# Ovary Sparing Spay (OSS) info?



## smemft (Feb 22, 2017)

Hello All,

I have been doing some preliminary informational research on the Ovary Sparing Spay (OSS) procedure as an alternative to a complete removal of all reproductive organs for my Chloe. It appears that there might be benefits to the bones by retaining the ovaries for hormones, which makes sense to me despite that I am a medical layperson.

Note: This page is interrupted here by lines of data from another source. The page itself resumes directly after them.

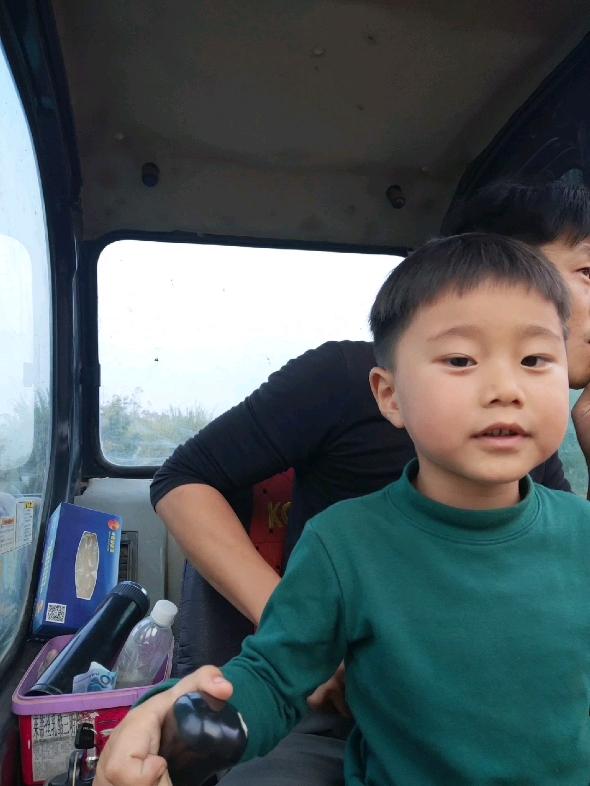 广东省内求工作,雨季来了,自家挖机没活干。
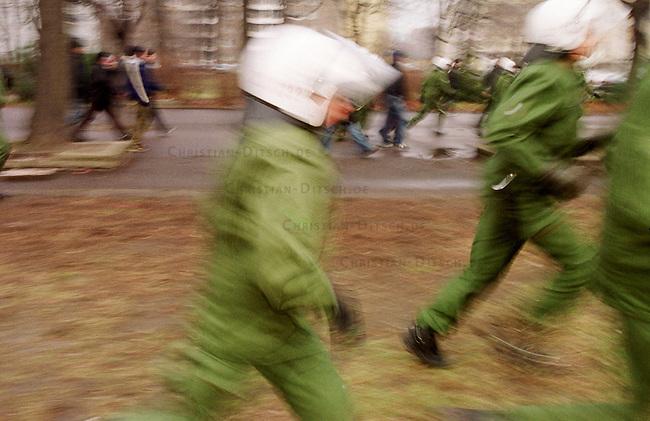 Aufgrund einer ominoesen Morddrohung eines Berliner Brandstifters wurde die alljaehrliche Demonstration linker Gruppen und Parteien zum Gedenken an die Ermordung Karl Liebknechts und Rosa Luxemburg im Jahre 1919 vom Berliner Polizeipraesidenten Saberschinsky verboten.<br /> Trotz des Demonstrationsverbotes versammelten sich mehrere tausend Menschen und zogen in einem Protestmarsch durch die Berliner Innenstadt.<br /> Hier: Polizeibeamte auf der Jagd nach Demonstrationsteilnehmern.<br /> Berlin, 9.1.2000<br /> Copyright: Christian-Ditsch.de<br /> [Inhaltsveraendernde Manipulation des Fotos nur nach ausdruecklicher Genehmigung des Fotografen. Vereinbarungen ueber Abtretung von Persoenlichkeitsrechten/Model Release der abgebildeten Person/Personen liegen nicht vor. NO MODEL RELEASE! Nur fuer Redaktionelle Zwecke. Don't publish without copyright Christian-Ditsch.de, Veroeffentlichung nur mit Fotografennennung, sowie gegen Honorar, MwSt. und Beleg. Konto: I N G - D i B a, IBAN DE58500105175400192269, BIC INGDDEFFXXX, Kontakt: post@christian-ditsch.de<br /> Bei der Bearbeitung der Dateiinformationen darf die Urheberkennzeichnung in den EXIF- und  IPTC-Daten nicht entfernt werden, diese sind in digitalen Medien nach &sect;95c UrhG rechtlich gesch&uuml;tzt. Der Urhebervermerk wird gemaess &sect;13 UrhG verlangt.]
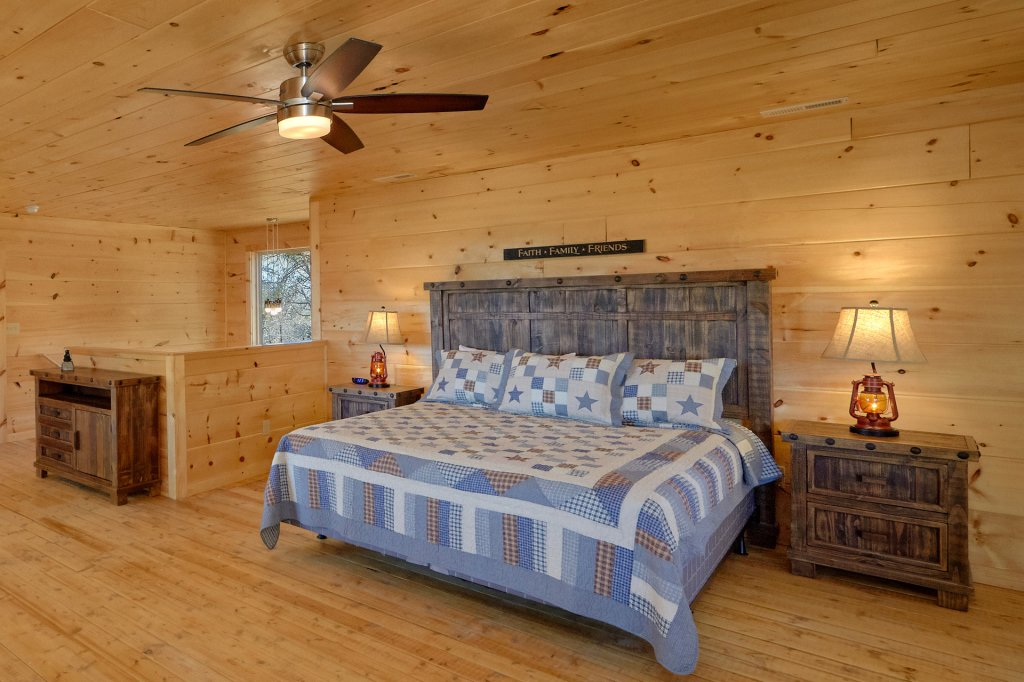 Photo of a Pigeon Forge Cabin named Alpine Pool Lodge - This is the twenty-fourth photo in the set.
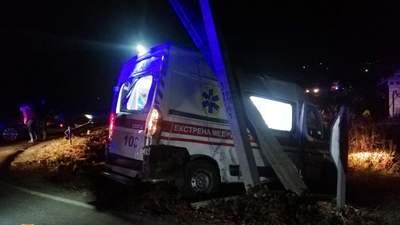 """На Днепропетровщине """"скорая"""" столкнулась с маршруткой: автобус слетел в кювет"""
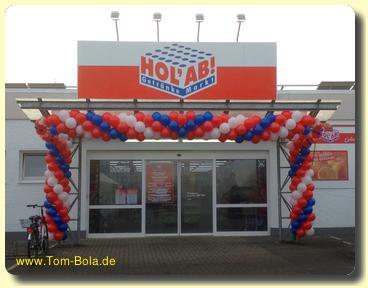Luftballondekoration bei Geschäftseröffnung Getränkemarkt Oldenburg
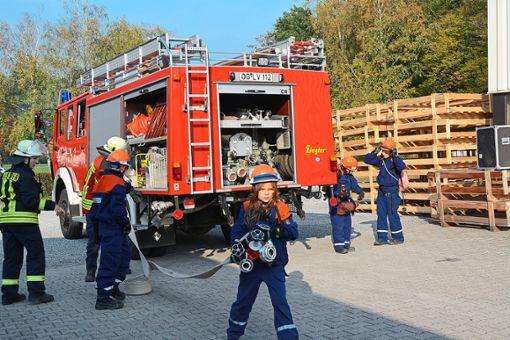 Die langen Wasserschläuche mussten bis zum Brandherd ausgelegt werden.  Foto: Wölfle Foto: Schwarzwälder Bote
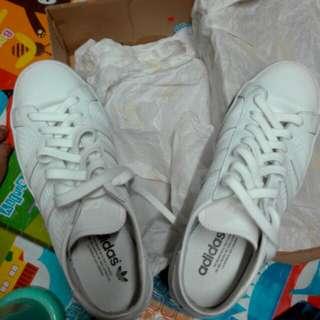 Adidas Court Vantage (White)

The only empirical research I could find is one, small study on larger dogs. Here are some links with some information I found:

The Pros of Partial Spay - IVC Journal

The Parsemus Foundation, which has a provider list for vets who perform this procedure:
https://www.parsemus.org/category/dogs_and_cats/ovary-sparing-spay/

Provider list:
https://www.parsemus.org/projects/veterinarian-list/

And a Facebook page with further information:
https://www.facebook.com/groups/alternativealteringinfo/

I also found a video with an interview where Dr. Karen Becker Interviews Dr. Michelle Kutzler about the procedure:






Does anyone have any personal experiences with OSS? I have searched the forum and can't locate any posts on OSS. I am seriously considering this and have contacted Oregon State University and am awaiting a return call from the vet that performs these procedures. I was told that Oregon State University performs approximately two per month.

It seems that periodic ultrasound screenings would need to be performed to check for cancer of the mammary glands.

Any information would be greatly appreciated. 
:bounce:


----------



## Marni (Apr 1, 2017)

It is on the forum. They fill abdomen with air. The procedure is easier for a larger dog.


----------



## Marni (Apr 1, 2017)

Look at "Neutering Advice Please".


----------



## LMoon2 (Apr 23, 2016)

Lola had an laparoscopic ovariectomy in which the ovaries are removed but the uterus is left intact. I researched it in our area and ended up at the University of Illinois Vet Med hospital. I couldn't have been more pleased with the outcome. She recovered quickly without any incidence.


----------



## davetgabby (Dec 29, 2007)

here are a couple of articles Announcing a New Safer Alternative to Traditional Spaying

study https://www.ncbi.nlm.nih.gov/pubmed/16472293


----------



## smemft (Feb 22, 2017)

*Thank you!*



davetgabby said:


> here are a couple of articles Announcing a New Safer Alternative to Traditional Spaying
> 
> study https://www.ncbi.nlm.nih.gov/pubmed/16472293


Greatly appreciated!


----------



## smemft (Feb 22, 2017)

*Can't find info on the forum specifically Re: Ovary Sparing Spay...*



Marni said:


> Look at "Neutering Advice Please".


Thank you for taking the time to respond. I have already searched "ovary sparing spay" and "spay" on the forum, read all I could locate, and could only find information about a traditional spay or information about the ovaries being removed and leaving the uterus.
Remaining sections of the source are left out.